═════ Data under study
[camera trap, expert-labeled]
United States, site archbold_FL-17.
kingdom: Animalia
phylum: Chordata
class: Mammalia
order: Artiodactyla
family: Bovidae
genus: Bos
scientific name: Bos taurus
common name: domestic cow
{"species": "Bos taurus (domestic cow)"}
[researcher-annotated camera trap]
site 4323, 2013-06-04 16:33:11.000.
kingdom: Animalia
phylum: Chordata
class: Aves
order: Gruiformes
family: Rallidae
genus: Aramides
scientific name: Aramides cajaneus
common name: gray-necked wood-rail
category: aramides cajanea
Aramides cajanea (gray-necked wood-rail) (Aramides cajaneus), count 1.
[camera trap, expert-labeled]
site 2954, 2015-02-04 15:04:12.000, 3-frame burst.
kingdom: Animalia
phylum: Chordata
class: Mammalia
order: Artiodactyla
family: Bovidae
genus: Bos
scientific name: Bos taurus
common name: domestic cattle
══════════
| Task requirements |
Reproduce every line above, keeping each word exactly as it appears.

| Problem solution |
[camera trap, expert-labeled]
United States, site archbold_FL-17.
kingdom: Animalia
phylum: Chordata
class: Mammalia
order: Artiodactyla
family: Bovidae
genus: Bos
scientific name: Bos taurus
common name: domestic cow
{"species": "Bos taurus (domestic cow)"}
[researcher-annotated camera trap]
site 4323, 2013-06-04 16:33:11.000.
kingdom: Animalia
phylum: Chordata
class: Aves
order: Gruiformes
family: Rallidae
genus: Aramides
scientific name: Aramides cajaneus
common name: gray-necked wood-rail
category: aramides cajanea
Aramides cajanea (gray-necked wood-rail) (Aramides cajaneus), count 1.
[camera trap, expert-labeled]
site 2954, 2015-02-04 15:04:12.000, 3-frame burst.
kingdom: Animalia
phylum: Chordata
class: Mammalia
order: Artiodactyla
family: Bovidae
genus: Bos
scientific name: Bos taurus
common name: domestic cattle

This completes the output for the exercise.